§ **Set task**
Working from the line that contains "How far is [17,94]" to the final line, transcribe each line exactly. No pictures belong in the copy.

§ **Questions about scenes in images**
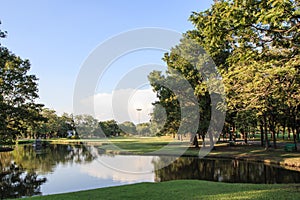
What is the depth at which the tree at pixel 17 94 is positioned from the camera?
2634cm

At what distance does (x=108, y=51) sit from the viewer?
2906 centimetres

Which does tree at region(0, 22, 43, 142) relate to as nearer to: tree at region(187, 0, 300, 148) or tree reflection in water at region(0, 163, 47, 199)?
tree reflection in water at region(0, 163, 47, 199)

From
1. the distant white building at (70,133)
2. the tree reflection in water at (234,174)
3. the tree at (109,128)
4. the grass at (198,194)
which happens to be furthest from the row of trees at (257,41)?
the distant white building at (70,133)

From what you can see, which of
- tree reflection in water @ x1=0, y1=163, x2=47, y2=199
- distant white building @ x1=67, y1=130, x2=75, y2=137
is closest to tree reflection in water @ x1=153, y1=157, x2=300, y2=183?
tree reflection in water @ x1=0, y1=163, x2=47, y2=199

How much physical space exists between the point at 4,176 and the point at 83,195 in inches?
543

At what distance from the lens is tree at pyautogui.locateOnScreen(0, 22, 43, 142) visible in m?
26.3

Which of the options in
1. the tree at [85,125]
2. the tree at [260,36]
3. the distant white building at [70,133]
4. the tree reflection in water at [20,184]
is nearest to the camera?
the tree at [260,36]

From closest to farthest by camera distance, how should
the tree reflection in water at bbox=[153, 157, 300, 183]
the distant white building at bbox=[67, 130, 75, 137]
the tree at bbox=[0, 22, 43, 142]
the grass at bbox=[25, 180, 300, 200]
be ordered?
1. the grass at bbox=[25, 180, 300, 200]
2. the tree reflection in water at bbox=[153, 157, 300, 183]
3. the tree at bbox=[0, 22, 43, 142]
4. the distant white building at bbox=[67, 130, 75, 137]

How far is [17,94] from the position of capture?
2939 cm

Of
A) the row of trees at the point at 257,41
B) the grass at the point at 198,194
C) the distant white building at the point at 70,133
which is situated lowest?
the distant white building at the point at 70,133

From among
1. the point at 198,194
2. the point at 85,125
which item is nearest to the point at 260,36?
the point at 198,194

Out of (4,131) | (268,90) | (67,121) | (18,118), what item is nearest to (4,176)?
(4,131)

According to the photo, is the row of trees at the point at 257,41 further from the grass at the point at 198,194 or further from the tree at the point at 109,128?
the tree at the point at 109,128

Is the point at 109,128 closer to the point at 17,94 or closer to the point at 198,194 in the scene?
the point at 17,94
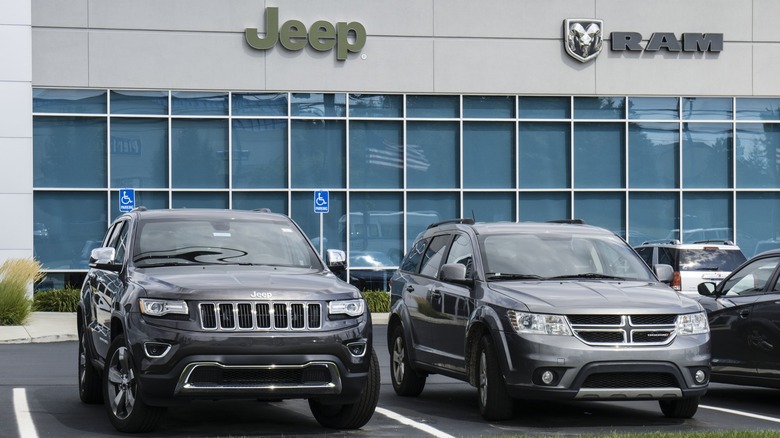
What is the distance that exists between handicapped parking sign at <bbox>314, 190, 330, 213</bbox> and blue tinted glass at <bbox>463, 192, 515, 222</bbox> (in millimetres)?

§ **Result for this exercise**
How far is [17,94] from the position of capture?
2939 cm

Of
A) the row of trees at the point at 257,41
B) the grass at the point at 198,194
C) the distant white building at the point at 70,133
which is situated lowest?
the distant white building at the point at 70,133

From among
1. the point at 198,194
2. the point at 85,125
which item is nearest to the point at 260,36?
the point at 198,194

Out of (4,131) | (268,90) | (67,121) | (18,118), what item is nearest to (4,176)?
(4,131)

According to the photo, is the row of trees at the point at 257,41 further from the grass at the point at 198,194 or further from the tree at the point at 109,128?
the tree at the point at 109,128

Is the point at 109,128 closer to the point at 17,94 or closer to the point at 198,194 in the scene?
the point at 17,94
What is the distance that exists between handicapped parking sign at <bbox>314, 190, 330, 213</bbox> and blue tinted glass at <bbox>463, 192, 515, 222</bbox> (in millimetres)?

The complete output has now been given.